Ricorso Inammissibile: Quando la Cassazione Chiude la Porta
Presentare un ricorso in Corte di Cassazione richiede una tecnica precisa e un’argomentazione mirata. Non è sufficiente ripetere le lamentele già sollevate nei gradi precedenti. Un’ordinanza recente della Suprema Corte ci offre un chiaro esempio di come un ricorso inammissibile per genericità e ripetitività venga prontamente respinto, con conseguenze economiche per il ricorrente. Analizziamo insieme questo caso per capire quali sono i requisiti essenziali di un’impugnazione efficace.
I Fatti di Causa
La vicenda processuale ha origine dalla condanna di un automobilista per guida sotto l’effetto di sostanze stupefacenti, un reato previsto dal Codice della Strada. La sentenza di primo grado, emessa dal Tribunale, era stata parzialmente modificata dalla Corte d’Appello, che aveva eliminato i benefici della sospensione condizionale della pena e della non menzione, confermando però nel resto la condanna a sei mesi di arresto e 1.500 euro di ammenda.
Contro questa decisione, la difesa dell’imputato ha proposto ricorso per cassazione, basandosi su un unico motivo: la presunta violazione di legge, la carenza di motivazione e una valutazione errata delle prove, sostenendo l’insussistenza della sua responsabilità penale.
La Valutazione sul Ricorso Inammissibile della Cassazione
La Corte di Cassazione ha stroncato sul nascere le speranze del ricorrente, dichiarando il ricorso inammissibile. Il motivo centrale di questa decisione risiede nella natura stessa dell’atto di impugnazione presentato. I giudici supremi hanno osservato che il ricorso non faceva altro che riproporre le medesime critiche e considerazioni già espresse nell’atto di appello avverso la sentenza di primo grado.

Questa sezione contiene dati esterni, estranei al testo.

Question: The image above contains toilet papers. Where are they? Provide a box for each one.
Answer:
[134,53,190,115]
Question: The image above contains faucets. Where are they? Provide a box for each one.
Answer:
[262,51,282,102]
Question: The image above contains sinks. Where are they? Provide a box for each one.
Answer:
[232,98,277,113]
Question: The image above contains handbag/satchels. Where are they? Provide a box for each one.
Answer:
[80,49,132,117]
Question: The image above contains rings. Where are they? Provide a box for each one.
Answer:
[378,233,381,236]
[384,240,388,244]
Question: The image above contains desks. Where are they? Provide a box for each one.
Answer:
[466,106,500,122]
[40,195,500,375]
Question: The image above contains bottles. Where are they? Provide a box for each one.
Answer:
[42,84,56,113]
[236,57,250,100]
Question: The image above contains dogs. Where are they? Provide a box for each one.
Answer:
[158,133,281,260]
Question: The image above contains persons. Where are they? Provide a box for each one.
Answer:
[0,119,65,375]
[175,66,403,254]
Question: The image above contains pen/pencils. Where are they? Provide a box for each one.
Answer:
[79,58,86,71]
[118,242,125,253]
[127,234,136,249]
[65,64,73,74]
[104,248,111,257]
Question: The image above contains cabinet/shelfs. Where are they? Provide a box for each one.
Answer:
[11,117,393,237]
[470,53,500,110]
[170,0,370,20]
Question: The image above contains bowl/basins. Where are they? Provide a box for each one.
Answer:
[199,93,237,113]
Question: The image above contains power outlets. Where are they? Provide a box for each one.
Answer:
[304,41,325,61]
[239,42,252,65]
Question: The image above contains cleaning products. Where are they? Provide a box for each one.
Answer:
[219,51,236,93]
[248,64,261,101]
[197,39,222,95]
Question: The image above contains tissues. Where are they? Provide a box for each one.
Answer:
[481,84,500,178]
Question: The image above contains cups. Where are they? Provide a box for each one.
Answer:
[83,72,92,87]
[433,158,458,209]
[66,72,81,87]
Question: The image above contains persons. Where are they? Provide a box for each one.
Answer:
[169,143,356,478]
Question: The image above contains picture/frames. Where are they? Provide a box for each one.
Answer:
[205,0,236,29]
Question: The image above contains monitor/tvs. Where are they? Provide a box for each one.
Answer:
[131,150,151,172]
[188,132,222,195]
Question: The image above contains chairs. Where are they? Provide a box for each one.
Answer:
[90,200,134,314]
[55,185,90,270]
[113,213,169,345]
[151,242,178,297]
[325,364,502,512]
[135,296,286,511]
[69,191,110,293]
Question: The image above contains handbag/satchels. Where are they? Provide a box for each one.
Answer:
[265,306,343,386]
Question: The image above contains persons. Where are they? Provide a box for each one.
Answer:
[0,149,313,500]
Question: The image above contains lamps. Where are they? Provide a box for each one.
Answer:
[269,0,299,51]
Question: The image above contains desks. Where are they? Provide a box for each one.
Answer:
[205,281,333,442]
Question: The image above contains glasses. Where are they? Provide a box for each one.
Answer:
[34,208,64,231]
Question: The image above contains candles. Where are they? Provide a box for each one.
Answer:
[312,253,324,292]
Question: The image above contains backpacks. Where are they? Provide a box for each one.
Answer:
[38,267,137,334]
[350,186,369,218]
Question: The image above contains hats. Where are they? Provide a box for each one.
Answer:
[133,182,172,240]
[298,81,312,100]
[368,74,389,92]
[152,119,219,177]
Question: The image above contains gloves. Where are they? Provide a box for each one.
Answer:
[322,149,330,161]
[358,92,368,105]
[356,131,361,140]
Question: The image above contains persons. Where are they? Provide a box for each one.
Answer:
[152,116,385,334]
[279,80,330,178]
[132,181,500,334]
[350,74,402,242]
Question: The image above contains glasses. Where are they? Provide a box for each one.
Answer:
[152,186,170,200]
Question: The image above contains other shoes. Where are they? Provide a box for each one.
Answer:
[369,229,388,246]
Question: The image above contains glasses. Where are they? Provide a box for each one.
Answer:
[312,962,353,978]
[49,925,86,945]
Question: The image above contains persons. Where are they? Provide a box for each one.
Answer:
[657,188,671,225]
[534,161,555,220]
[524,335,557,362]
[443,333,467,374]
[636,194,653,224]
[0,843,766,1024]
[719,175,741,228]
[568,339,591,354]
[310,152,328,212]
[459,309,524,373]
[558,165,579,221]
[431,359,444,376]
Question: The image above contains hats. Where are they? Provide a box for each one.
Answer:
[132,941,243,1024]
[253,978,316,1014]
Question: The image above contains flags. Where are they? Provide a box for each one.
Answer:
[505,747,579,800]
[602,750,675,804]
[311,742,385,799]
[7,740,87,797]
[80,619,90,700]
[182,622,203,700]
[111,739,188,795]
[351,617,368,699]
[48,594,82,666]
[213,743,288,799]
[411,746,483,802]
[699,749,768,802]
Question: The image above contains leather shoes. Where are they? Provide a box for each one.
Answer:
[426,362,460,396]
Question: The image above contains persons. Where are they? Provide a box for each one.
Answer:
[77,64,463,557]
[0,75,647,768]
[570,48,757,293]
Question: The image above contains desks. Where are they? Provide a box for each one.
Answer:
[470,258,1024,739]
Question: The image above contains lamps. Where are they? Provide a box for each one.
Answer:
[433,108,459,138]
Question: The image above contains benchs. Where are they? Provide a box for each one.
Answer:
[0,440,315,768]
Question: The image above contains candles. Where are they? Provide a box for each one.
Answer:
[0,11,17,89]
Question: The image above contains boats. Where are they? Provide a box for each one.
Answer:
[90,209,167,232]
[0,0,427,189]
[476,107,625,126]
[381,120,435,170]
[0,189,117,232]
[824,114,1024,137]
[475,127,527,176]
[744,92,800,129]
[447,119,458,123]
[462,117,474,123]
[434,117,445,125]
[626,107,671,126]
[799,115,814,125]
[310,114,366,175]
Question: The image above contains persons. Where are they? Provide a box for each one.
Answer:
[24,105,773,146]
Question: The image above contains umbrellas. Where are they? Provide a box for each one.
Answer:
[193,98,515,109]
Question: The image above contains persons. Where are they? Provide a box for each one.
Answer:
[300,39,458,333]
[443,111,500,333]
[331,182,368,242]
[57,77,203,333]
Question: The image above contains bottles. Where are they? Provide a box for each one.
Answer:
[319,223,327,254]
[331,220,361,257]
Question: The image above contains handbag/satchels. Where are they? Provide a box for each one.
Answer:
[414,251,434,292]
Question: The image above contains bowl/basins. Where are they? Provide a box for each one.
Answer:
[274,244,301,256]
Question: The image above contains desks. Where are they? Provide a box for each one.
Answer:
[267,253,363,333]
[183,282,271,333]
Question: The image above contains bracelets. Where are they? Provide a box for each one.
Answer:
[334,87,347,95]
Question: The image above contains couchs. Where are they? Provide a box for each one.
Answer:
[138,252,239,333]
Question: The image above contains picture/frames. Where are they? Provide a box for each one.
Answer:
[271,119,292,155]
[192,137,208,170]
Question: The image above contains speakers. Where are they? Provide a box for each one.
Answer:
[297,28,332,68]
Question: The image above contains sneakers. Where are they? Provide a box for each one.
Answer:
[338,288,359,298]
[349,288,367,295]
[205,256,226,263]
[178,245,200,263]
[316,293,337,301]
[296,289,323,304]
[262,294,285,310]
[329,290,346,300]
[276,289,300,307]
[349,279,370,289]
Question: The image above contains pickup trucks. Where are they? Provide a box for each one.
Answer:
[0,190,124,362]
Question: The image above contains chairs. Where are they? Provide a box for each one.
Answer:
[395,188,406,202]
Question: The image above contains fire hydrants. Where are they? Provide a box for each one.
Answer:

In sostanza, la difesa non si è confrontata criticamente con le argomentazioni logiche e giuridiche esposte dalla Corte d’Appello per confermare la condanna. Invece di contestare specificamente i punti della motivazione della sentenza di secondo grado, si è limitata a una sterile ripetizione, trasformando il ricorso in un tentativo di ottenere un terzo grado di giudizio sul merito dei fatti, cosa preclusa in sede di legittimità.
Le Motivazioni della Corte
La Suprema Corte ha ribadito un principio cardine del nostro sistema processuale: la funzione tipica dell’impugnazione è quella della critica argomentata avverso il provvedimento che si contesta. Questa critica deve realizzarsi attraverso motivi specifici che indichino le ragioni di diritto e gli elementi di fatto a sostegno della richiesta. Il contenuto essenziale di un ricorso, specialmente in Cassazione, è il confronto puntuale con le argomentazioni della decisione impugnata.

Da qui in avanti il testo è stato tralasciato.